• WORK TASK: Filter the material below down to the lines containing the word "marking".

DATA FOR THIS EXERCISE Block Start

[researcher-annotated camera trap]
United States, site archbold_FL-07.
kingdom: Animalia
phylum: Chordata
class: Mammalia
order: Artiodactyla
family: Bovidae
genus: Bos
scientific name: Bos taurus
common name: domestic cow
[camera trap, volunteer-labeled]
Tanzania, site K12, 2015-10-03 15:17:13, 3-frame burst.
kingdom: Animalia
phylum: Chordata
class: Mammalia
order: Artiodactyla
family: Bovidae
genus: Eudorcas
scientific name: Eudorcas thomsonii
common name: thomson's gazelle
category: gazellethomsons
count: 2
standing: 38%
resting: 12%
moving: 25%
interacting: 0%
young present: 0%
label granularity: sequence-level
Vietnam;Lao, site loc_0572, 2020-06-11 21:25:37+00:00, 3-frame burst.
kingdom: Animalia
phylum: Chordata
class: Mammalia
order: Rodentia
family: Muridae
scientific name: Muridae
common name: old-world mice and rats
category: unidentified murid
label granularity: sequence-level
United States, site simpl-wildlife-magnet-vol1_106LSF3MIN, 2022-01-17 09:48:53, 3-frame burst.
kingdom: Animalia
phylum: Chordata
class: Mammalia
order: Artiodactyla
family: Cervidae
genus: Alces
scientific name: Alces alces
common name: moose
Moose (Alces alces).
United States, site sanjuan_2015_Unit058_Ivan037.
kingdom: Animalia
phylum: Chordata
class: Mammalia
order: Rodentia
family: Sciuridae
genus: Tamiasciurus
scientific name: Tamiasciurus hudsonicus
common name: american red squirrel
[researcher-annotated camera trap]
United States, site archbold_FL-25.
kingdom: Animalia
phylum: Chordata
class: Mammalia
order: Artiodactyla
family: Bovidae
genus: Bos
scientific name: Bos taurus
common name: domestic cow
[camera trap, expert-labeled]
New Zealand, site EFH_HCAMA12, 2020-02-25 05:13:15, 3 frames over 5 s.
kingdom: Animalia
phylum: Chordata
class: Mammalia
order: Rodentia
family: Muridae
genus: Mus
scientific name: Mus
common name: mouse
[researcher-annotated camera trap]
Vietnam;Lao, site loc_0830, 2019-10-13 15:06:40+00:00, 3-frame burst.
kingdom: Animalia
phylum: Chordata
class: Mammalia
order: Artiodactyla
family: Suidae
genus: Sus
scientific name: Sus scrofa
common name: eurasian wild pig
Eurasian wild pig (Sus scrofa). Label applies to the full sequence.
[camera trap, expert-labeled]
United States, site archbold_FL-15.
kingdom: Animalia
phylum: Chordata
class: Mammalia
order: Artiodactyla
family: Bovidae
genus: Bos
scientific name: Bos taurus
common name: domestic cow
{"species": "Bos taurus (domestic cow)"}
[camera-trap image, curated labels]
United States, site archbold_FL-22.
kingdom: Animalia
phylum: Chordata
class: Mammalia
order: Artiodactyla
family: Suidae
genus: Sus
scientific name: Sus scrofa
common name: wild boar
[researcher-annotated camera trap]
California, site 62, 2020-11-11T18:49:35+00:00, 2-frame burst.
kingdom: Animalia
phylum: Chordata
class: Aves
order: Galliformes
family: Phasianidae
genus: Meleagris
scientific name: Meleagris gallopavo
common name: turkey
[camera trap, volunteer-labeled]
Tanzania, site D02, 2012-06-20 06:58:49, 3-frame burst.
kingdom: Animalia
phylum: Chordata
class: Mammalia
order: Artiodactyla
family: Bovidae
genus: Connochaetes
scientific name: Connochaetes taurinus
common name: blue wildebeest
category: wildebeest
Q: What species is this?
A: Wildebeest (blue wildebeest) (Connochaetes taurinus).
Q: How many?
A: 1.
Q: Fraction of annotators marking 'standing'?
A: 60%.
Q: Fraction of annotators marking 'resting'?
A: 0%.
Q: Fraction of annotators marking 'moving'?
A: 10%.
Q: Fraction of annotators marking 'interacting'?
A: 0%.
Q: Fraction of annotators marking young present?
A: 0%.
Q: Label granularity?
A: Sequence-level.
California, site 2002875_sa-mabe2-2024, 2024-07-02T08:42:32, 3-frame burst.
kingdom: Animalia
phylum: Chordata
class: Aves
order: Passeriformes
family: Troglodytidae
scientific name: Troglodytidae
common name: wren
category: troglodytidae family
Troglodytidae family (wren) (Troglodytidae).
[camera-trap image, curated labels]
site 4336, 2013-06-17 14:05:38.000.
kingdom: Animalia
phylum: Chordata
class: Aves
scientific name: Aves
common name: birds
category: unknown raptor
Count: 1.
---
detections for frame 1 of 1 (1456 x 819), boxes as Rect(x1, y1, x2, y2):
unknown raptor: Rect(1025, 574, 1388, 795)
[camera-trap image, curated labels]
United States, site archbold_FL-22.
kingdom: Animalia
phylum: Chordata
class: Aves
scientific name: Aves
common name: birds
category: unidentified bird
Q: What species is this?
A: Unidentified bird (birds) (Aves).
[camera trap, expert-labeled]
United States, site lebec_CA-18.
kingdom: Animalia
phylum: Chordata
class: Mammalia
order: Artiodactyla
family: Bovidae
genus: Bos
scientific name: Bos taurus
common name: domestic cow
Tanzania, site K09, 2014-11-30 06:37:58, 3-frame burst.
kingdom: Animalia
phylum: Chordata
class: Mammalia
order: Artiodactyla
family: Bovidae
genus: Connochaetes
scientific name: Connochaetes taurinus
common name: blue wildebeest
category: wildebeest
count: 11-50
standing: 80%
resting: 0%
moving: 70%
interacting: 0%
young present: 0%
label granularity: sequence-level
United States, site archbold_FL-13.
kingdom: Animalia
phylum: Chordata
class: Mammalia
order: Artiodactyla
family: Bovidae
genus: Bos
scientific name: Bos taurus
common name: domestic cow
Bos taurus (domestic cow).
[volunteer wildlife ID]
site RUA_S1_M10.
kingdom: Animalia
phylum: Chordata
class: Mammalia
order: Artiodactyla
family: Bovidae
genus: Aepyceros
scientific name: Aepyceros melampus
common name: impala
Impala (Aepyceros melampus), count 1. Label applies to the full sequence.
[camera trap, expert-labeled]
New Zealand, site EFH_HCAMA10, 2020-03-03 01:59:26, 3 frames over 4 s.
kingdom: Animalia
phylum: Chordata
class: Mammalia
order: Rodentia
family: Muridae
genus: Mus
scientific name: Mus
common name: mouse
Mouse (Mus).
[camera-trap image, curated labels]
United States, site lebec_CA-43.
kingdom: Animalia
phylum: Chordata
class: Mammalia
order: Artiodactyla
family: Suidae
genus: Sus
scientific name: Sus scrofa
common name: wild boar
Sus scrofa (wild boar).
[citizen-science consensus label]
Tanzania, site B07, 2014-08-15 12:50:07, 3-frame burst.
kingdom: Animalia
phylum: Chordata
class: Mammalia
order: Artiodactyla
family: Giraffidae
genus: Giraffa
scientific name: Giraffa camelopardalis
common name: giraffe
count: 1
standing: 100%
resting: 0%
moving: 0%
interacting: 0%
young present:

DATA FOR THIS EXERCISE Block End

• PROBLEM SOLUTION:
Q: Fraction of annotators marking 'standing'?
Q: Fraction of annotators marking 'resting'?
Q: Fraction of annotators marking 'moving'?
Q: Fraction of annotators marking 'interacting'?
Q: Fraction of annotators marking young present?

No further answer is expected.